### WORK REQUEST 1
List every neural network that the text-to-speech excerpt names as part of the system.
### WORK REQUEST 2
According to the text-to-speech excerpt, what are most of the networks designed to be trained on?
### WORK REQUEST 3
Return the part of the text-to-speech excerpt that begins at the words "1. INTRODUCTION" and stops after "and concatenative approaches.".

While neural networks have been employed to handle several 
different text-to-speech tasks, ours is the first system to use 
neural networks throughout, for both linguistic and acoustic 
processing. We divide the text-to-speech task into three 
subtasks, a linguistic module mapping from text to a linguistic 
representation, an acoustic module mapping from the linguistic 
representation to speech, and a video module mapping from the 
linguistic representation to animated images. The linguistic 
module employs a letter-to-sound neural network and a 
postlexical neural network. The acoustic module employs a 
duration neural network and a phonetic neural network. The 
visual neural network is employed in parallel to the acoustic 
module to drive a talking head. The use of neural networks that 
can be retrained on the characteristics of different voices and 
languages affords our system a degree of adaptability and 
naturalness heretofore unavailable. 

1. INTRODUCTION 

We have developed a text-to-speech synthesizer including five 
cooperating neural networks, each specializing in a particular 
area of human natural language ability. This synthesizer 
represents a significant advance in naturalness and adaptability to 
different voice qualities and languages over previous rule-based 
and concatenative approaches. 

Two linguistic neural networks in conjunction with a text 
preprocessor construct a linguistic representation including the 
pronunciation of incoming text. The linguistic representation is 
then passed to two acoustic neural networks which output speech 
parameters and a visual neural network which drives a talking 
head. These different neural network components feature 
modular architectures, time delay neural networks and recurrent 
internal data paths. Most of the networks are designed to be 
trained on a labeled speech database of a particular speaker. In 
this way, particular voice characteristics can be captured at each 
level of the system, resulting in a very natural voice quality. 

The use of neural networks in the solution of these problems has 
helped to produce a text-to-speech system that offers an 
architecture that is easily adaptable to different languages and 
voices resulting in a significantly more natural voice than 
competing synthesizers, along with a talking head that enhances 
intelligibility and provides a rich multimodal communication 
experience.

### Page-level text extractions
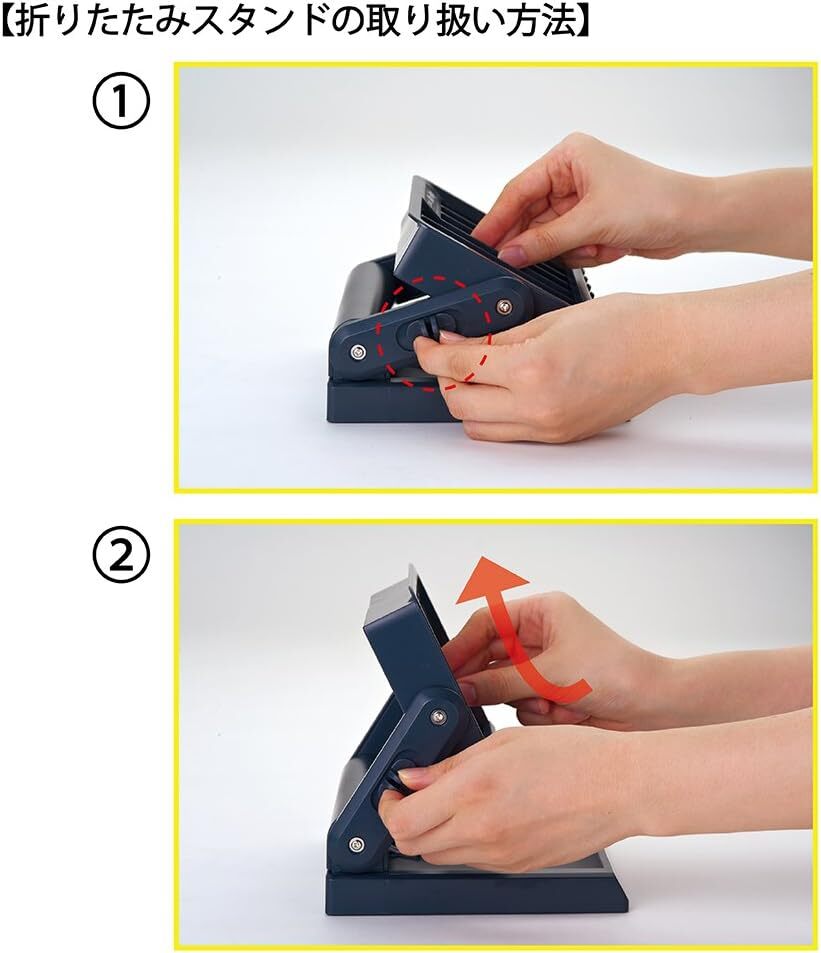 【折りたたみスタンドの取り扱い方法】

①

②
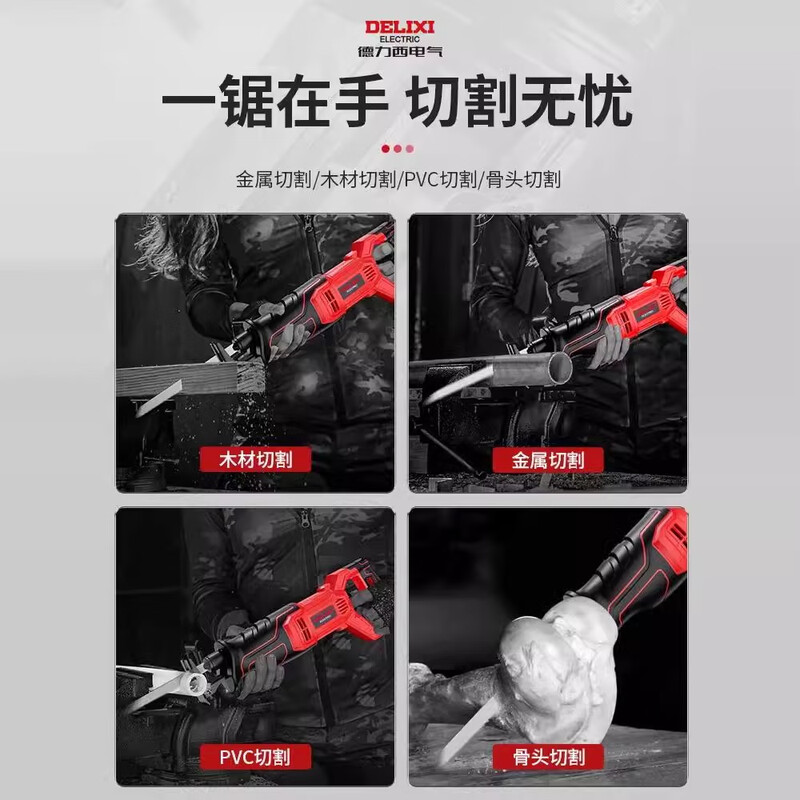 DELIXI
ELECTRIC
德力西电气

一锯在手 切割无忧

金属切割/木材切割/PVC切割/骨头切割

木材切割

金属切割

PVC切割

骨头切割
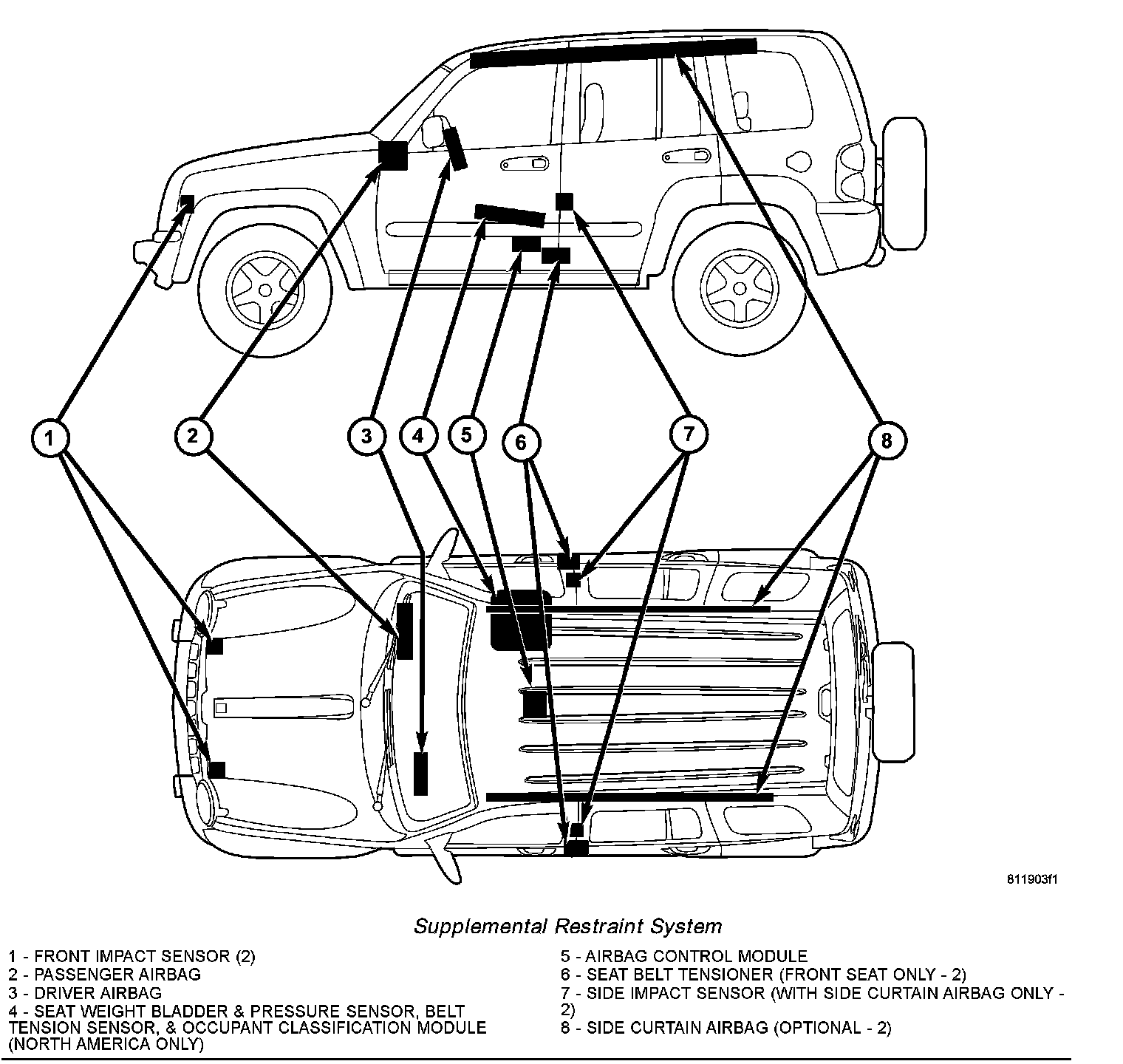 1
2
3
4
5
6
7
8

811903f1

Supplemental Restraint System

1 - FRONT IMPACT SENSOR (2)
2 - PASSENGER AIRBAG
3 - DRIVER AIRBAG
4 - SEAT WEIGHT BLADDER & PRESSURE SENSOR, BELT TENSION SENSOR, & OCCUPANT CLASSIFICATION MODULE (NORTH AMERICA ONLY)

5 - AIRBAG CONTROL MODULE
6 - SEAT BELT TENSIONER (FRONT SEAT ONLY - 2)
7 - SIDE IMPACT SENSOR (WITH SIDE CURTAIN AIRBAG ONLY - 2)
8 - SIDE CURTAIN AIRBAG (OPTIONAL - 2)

### RESPONSE 1
- Letter-to-sound neural network
- Postlexical neural network
- Duration neural network
- Phonetic neural network
- Visual neural network

### RESPONSE 2
A labeled speech database of a particular speaker.

### RESPONSE 3
1. INTRODUCTION 

We have developed a text-to-speech synthesizer including five 
cooperating neural networks, each specializing in a particular 
area of human natural language ability. This synthesizer 
represents a significant advance in naturalness and adaptability to 
different voice qualities and languages over previous rule-based 
and concatenative approaches.